Holy well, Kilmoylan Lower, Co. Limerick
Co. Limerick |
Holy Sites & Wells
Holy wells in Ireland are sometimes said to cure ailments, mark sacred ground, or grant wishes, but the spring at the edge of Doon village in County Limerick has a rather different reputation.
According to local tradition, it moves. Specifically, it moves when someone has the audacity to wash clothes in it, which is, by any measure, an unusual form of self-defence for a body of water.

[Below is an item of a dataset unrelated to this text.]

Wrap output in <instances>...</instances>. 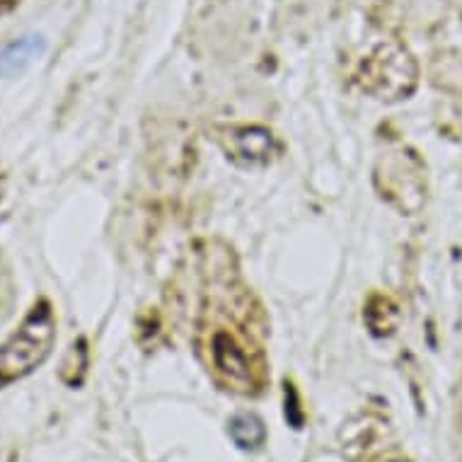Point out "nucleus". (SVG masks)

The well appears on the 1840 Ordnance Survey map under the name Toberfantan, a rendering of the Irish for Fintan's Well, connecting it to St Fintan of Dun Bleisce, whose feast day falls on the 3rd of January. Folklore scholar Caoimhín Ó Danachair recorded in 1955 that the well was a clear spring roughly three feet in diameter, set within a grove of trees in Doon village. He noted that regular devotions had lapsed by that point, though the feast day had formerly been observed. The tradition of pilgrimage to holy wells, involving prayers, circuits of the site, and offerings, was once widespread across Ireland, and Toberfantan was no exception, at least until it was not. The legend of the well's relocation was also captured in the Irish Folklore Commission's Schools' Collection, gathered from Doon National School, which records how the well had previously stood at a place called Bottlehill before a woman washed clothes in it, at which point it removed itself to its present position beside the old barracks. Ó Danachair photographed the well in 1954, and those images are held by the National Folklore Collection at University College Dublin, accessible through the Dúchas digital archive.
The well sits beside what was formerly a barracks in Doon, a small town in east County Limerick roughly midway between Limerick city and Tipperary town. The Dúchas archive at duchas.ie holds both the Schools' Collection account and Ó Danachair's photographs, which give a sense of how the site looked in the mid-twentieth century. Visitors interested in the broader landscape of holy wells in the area will find that the Schools' Collection notes several others in the vicinity of Doon, suggesting the town sits within a territory that was once densely marked by such sites.